Page MenuHomePhabricator

improve GeoDNS-to-edge mapping
Open, LowPublic

Description

Currently, here's how users get 'mapped' to a specific CDN point of presence:

  • We get a DNS request from that user's resolver.
  • We use Maxmind to geolocate that resolver's IP address
  • We return the IP address of the geographically-closest edge location

This has the following issues:

  • The resolver IP address used doesn't necessarily correlate with user location (for instance, the user might use Google Public DNS or a similar service)
  • No IP geolocation service has perfect accuracy
  • Geographically-closest is often but isn't always lowest-latency

It's been discussed many times over the years to improve upon this. Here's a proposal for how we might do so, based on both Arzhel's design document from 2021 and also a conversation on #wikimedia-traffic IRC a few weeks ago.

  • Create site-specific subdomains for all of our sites, perhaps something like edge-timing-ulsfo.wikimedia.org (although I think we probably want to use a different domain name for such purposes; see also T263847 and T292866)
  • Configure those domains to serve NEL response headers setting both failure_fraction and success_fraction to 1.0, with reports going into our existing NEL pipeline (see T257527). Configure a long TTL on that policy, so that reporting any failures actually happens.
  • Write and deploy some client-side JS that (with a small probability on each pageview?) might fetch a small piece of content from each of our edge sites on those domains. (It's possible we could reuse some parts of Probnik for this, although the tool itself seems to be stagnant since 2019.)
  • Complete T304373 so that NEL data is available in Analytics
  • Design and implement a pipeline in Analytics that will aggregate NEL reports, cares about how many samples we get from a network, and decaying weight of older samples, etc, to generate something like our geo-maps file (but for networks, not countries) (file format TBD; it's possible it would be best to use something like mmdbwriter for instance)
  • Use that file to serve GeoDNS responses, after some careful evaluation of the impact of this change (probably with a few iterations of improvement/fixes)
  • Later on: use Alt-Svc to 'solve' the cases where the resolver location<>user location mapping is very wrong (see T208242)

Event Timeline

Restricted Application added a subscriber: Aklapper. · View Herald Transcript
CDanis updated the task description. (Show Details)

We did a somewhat experimental version of this work as @JameelKaisar's intern project in T332024: GeoIP mapping experiments and friends. The infrastructure pieces have mostly gone untouched since then, although we've used the data for some work like magru optimization (T363722)

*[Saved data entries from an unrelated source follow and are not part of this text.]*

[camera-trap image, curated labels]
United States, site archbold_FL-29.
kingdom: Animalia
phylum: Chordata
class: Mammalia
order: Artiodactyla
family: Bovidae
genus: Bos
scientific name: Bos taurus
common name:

An annotated version of the original task description here:
  • Create site-specific subdomains for all of our sites, perhaps something like edge-timing-ulsfo.wikimedia.org (although I think we probably want to use a different domain name for such purposes; see also T263847 and T292866)

Done in T332025 -- for example measure-magru.wikimedia.org. They are CNAMEs to upload-lb.

  • Configure those domains to serve NEL response headers setting both failure_fraction and success_fraction to 1.0, with reports going into our existing NEL pipeline (see T257527). Configure a long TTL on that policy, so that reporting any failures actually happens.

Done in T334608, although ultimately we rely on direct instrumentation from the client-side JS (see also T337317#8958296)

  • Write and deploy some client-side JS that (with a small probability on each pageview?) might fetch a small piece of content from each of our edge sites on those domains. (It's possible we could reuse some parts of Probnik for this, although the tool itself seems to be stagnant since 2019.)

Done in T334417 -- the probenet code is shipped as part of Extension:WikimediaEvents

  • Complete T304373 so that NEL data is available in Analytics

Not necessary because of using EventGate (via Extension:EventLogging) from the client side JS.

  • Design and implement a pipeline in Analytics that will aggregate NEL reports, cares about how many samples we get from a network, and decaying weight of older samples, etc, to generate something like our geo-maps file (but for networks, not countries) (file format TBD; it's possible it would be best to use something like mmdbwriter for instance)

Not even close to done. But I can offer some Jupyter notebooks and Python scripts that aggregate the data in useful ways and produce plots.

  • Use that file to serve GeoDNS responses, after some careful evaluation of the impact of this change (probably with a few iterations of improvement/fixes)
  • Later on: use Alt-Svc to 'solve' the cases where the resolver location<>user location mapping is very wrong (see T208242)

Oh, and one related thing, we should fix T347114 -- I think that's just a VCL change.